Someone asked me about voice recognition the other day, so I thought it sounded like a fun little project to master. Here’s my go at it.
Unfortunately, I didn’t have much luck with it. Please post a comment if you get more working than I did.
Which Package to Install
I did a little research, and found that Wikipedia has a nice list of open source speech recognition programs. While it’s not huge, it was a good place to start. I chose Julius because it looked the most promising.
Installing Julius
Since Julius is in the repositories, installing it was easy! I just installed it from the Software Center.
I went a step further and installed the voxforge accoustic files from the “More Info” screen.
From what I can tell, there is no gui for julius (although, the project Simon might be a frontend for it). You should find it installed on the command-line though:
$ which julius
/usr/bin/julius
$ julius -help
Running Julius
Looking at the options, my first attempt was:
$ julius -input mic
ERROR: m_chkparam: you should specify at least one LM to run Julius!
The next thing I found was the VoxForge quickstart. I downloaded the tarball, and extracted it:
$tar -xzvf julius-3.5.2-quickstart-linux.tgz
$cd julius-3.5.2-quickstart-linux/
$ julius -input mic -C julian.jconf
That was closer, but it gave me this message at the end of all the output:
------
### read waveform input
Stat: adin_oss: device name = /dev/dsp (application default)
Error: adin_oss: failed to open /dev/dsp
failed to begin input stream
Adding padsp in front of the command fixed that problem:
$ padsp julius -input mic -C julian.jconf
I still got warnings though…
### read waveform input
Stat: adin_oss: device name = /dev/dsp (application default)
Stat: adin_oss: sampling rate = 16000Hz
Stat: adin_oss: going to set latency to 50 msec
Stat: adin_oss: audio I/O Latency = 32 msec (fragment size = 512 samples)
STAT: AD-in thread created
<<< please speak >>>Warning: adin_oss: no data fragment after 300 msec?
Warning: adin_oss: no data fragment after 300 msec?
Warning: adin_oss: no data fragment after 300 msec?
If you open the Sound Settings, the warnings go away.

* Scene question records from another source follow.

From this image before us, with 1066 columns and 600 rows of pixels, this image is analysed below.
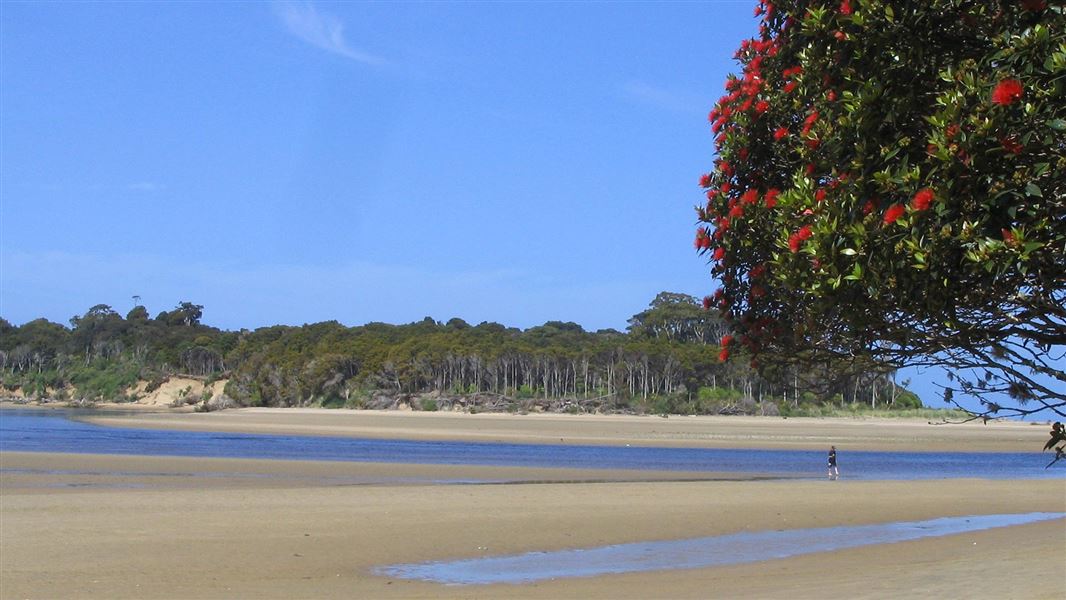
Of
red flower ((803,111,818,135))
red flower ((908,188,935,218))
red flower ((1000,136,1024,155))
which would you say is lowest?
red flower ((908,188,935,218))

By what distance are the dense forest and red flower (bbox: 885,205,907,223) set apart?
6007cm

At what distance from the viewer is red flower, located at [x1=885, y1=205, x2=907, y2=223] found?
16.3 ft

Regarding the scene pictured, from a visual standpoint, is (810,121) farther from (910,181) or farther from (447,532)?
(447,532)

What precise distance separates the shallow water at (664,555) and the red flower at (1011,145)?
33.4ft

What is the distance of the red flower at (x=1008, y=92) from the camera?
4.48 m

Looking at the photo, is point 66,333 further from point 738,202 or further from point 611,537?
point 738,202

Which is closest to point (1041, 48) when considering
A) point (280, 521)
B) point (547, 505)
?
point (280, 521)

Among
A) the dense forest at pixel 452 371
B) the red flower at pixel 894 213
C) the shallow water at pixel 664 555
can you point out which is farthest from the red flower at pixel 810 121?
the dense forest at pixel 452 371

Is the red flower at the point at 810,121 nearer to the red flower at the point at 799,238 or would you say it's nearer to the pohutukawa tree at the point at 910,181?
the pohutukawa tree at the point at 910,181

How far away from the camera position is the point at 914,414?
73.8 m

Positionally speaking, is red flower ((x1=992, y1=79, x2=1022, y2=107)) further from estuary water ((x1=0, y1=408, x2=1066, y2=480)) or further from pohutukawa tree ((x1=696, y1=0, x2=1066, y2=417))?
estuary water ((x1=0, y1=408, x2=1066, y2=480))

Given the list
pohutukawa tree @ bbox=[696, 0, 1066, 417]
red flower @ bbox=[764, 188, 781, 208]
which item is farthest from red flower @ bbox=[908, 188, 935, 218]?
red flower @ bbox=[764, 188, 781, 208]

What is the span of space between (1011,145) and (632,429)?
56453mm

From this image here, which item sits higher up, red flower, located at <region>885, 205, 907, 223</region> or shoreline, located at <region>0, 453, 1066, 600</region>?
red flower, located at <region>885, 205, 907, 223</region>
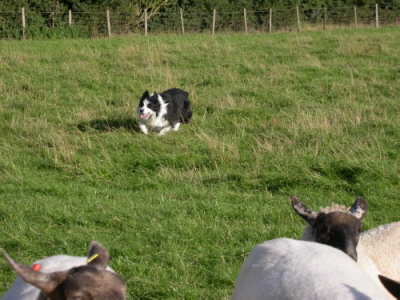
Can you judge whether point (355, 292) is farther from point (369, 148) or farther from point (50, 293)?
point (369, 148)

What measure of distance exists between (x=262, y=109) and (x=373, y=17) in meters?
27.5

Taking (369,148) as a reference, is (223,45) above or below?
above

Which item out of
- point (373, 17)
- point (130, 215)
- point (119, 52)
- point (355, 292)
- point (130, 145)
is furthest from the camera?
point (373, 17)

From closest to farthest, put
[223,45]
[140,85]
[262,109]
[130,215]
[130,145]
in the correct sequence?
[130,215], [130,145], [262,109], [140,85], [223,45]

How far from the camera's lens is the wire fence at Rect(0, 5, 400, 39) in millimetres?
28094

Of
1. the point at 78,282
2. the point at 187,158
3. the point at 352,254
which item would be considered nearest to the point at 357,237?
the point at 352,254

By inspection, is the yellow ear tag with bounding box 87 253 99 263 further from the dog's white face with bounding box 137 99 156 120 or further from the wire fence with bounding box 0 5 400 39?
the wire fence with bounding box 0 5 400 39

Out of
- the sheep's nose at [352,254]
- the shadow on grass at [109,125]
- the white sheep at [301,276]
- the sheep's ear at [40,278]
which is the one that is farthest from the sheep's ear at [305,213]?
the shadow on grass at [109,125]

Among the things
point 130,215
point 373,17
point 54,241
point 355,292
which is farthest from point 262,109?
point 373,17

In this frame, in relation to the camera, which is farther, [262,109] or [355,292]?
[262,109]

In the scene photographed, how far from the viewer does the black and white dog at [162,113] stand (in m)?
12.2

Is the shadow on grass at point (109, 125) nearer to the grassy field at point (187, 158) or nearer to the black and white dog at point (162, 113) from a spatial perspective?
the grassy field at point (187, 158)

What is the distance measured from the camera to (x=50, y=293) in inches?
135

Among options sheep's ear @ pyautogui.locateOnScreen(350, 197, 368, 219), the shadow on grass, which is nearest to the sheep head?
sheep's ear @ pyautogui.locateOnScreen(350, 197, 368, 219)
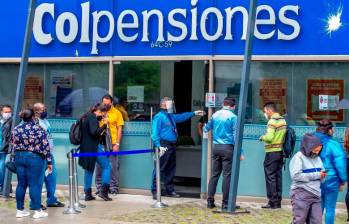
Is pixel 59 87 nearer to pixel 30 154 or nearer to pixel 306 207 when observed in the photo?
pixel 30 154

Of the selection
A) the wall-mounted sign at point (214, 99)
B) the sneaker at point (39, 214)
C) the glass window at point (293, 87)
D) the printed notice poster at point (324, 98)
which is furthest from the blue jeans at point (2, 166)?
the printed notice poster at point (324, 98)

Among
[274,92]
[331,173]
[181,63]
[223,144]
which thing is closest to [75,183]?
[223,144]

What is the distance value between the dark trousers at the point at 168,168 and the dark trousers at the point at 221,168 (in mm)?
1332

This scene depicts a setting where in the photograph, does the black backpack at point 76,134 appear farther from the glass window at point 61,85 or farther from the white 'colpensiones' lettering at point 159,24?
the white 'colpensiones' lettering at point 159,24

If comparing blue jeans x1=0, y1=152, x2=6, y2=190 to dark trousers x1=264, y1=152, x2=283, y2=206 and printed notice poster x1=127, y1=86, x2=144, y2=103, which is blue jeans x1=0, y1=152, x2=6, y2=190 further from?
dark trousers x1=264, y1=152, x2=283, y2=206

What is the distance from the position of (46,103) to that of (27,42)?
219cm

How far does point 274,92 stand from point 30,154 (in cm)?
468

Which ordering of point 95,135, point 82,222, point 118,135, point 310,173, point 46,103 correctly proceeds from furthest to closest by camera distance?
point 46,103, point 118,135, point 95,135, point 82,222, point 310,173

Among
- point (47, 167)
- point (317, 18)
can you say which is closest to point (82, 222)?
point (47, 167)

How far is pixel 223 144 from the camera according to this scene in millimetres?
12211

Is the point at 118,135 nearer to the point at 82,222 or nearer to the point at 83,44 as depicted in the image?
the point at 83,44

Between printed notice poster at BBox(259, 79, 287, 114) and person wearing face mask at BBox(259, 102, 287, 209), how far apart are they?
0.49 meters

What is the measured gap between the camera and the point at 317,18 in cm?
1278

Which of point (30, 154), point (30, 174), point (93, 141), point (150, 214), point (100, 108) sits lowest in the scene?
point (150, 214)
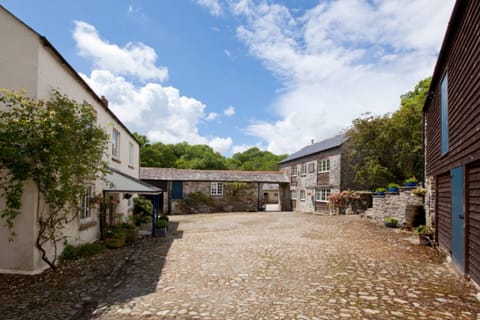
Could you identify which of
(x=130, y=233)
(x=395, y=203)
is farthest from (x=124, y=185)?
(x=395, y=203)

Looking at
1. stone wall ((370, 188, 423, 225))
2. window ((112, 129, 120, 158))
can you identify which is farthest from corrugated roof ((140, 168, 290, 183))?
stone wall ((370, 188, 423, 225))

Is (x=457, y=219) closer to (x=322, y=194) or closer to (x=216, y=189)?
(x=322, y=194)

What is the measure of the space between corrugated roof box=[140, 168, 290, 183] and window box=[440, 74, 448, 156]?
69.4 ft

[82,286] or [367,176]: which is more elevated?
[367,176]

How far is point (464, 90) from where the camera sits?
6.41 meters

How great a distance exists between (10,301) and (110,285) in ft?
5.72

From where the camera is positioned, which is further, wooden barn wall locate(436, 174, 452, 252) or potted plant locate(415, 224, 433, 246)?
potted plant locate(415, 224, 433, 246)

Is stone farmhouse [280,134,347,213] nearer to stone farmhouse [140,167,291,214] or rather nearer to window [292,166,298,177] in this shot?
window [292,166,298,177]

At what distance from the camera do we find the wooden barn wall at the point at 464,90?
5594mm

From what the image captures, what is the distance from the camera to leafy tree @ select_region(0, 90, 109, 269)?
250 inches

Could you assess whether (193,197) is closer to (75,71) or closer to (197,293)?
(75,71)

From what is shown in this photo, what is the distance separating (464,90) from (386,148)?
17.0m

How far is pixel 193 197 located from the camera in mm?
27391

I thought was kind of flakey, but it worked. Unfortunately, the output was a little cryptic, and didn’t give me the feedback that I needed. This is what I get when I said, “Hello”:
pass1_best: <s> DIAL EIGHT
pass1_best_wordseq: 0 3 5
pass1_best_phonemeseq: sil | d ay ax l | ey t
pass1_best_score: -3177.784424
### Recognition: 2nd pass (RL heuristic best-first)
STAT: 00 _default: 13 generated, 13 pushed, 5 nodes popped in 109
sentence1: <s> DIAL OH </s>
wseq1: 0 3 5 1
phseq1: sil | d ay ax l | ow | sil
cmscore1: 1.000 1.000 0.997 1.000
score1: -3393.694580
Running from a Recording
I probably could have used audacity much more easily, but since I was already on the command line, I decided to keep it there with the arecord program. I used this line to record:
$ arecord -r 16000 > test.wav
I played it back and it sounded kind of rough, but we’ll try it —
$ mplayer test.wav
Next, I ran it through julius:
$ ls test.wav > test.txt
$ julius -input rawfile -filelist test.txt -C julian.jconf
Unfortunately, mplayer could play the file, but julius could not open it for some reason.
### read waveform input
Error: adin_file: bytes per second != 32000 (16000)
Error: adin_file: error in parsing wav header at test.wav
Error: adin_file: failed to read speech data: "test.wav"
0 files processed
So, I found an example that used sox to convert it. I had to install sox with apt-get …
sudo apt-get install sox
Then, I converted the file and ran it like this:
$ sox test.wav -r 16000 -b 32 -c 1 test.s32
$ ls test.s32 > test.txt
$ julius -input rawfile -filelist test.txt -C julian.jconf
Still, this is the only output that I got:
### Recognition: 1st pass (LR beam)
...........................................................................................................................pass1_best: <s>
pass1_best_wordseq: 0
pass1_best_phonemeseq: sil
pass1_best_score: -2712.263916
### Recognition: 2nd pass (RL heuristic best-first)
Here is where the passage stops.